- What the task asks:
Print, in exact form, the lines below from the one containing "Insert the toner" through the one containing "Install the toner", and omit all others.

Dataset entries
****************

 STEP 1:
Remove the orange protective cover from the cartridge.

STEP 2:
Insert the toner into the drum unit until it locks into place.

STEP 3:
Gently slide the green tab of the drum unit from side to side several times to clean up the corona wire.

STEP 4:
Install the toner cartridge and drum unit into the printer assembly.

****************

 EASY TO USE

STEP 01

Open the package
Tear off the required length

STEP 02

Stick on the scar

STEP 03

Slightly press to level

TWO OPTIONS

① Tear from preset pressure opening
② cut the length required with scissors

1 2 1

****************

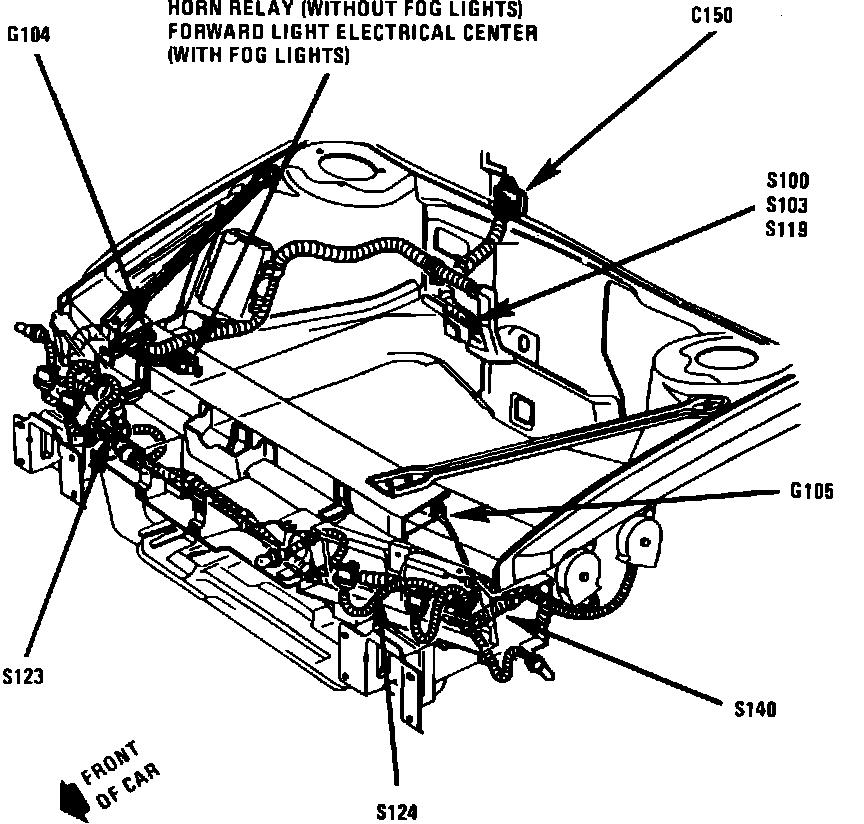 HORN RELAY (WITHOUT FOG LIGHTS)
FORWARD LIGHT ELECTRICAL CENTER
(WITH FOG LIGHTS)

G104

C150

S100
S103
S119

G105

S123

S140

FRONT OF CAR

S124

****************

- Your response:
Insert the toner into the drum unit until it locks into place.

STEP 3:
Gently slide the green tab of the drum unit from side to side several times to clean up the corona wire.

STEP 4:
Install the toner cartridge and drum unit into the printer assembly.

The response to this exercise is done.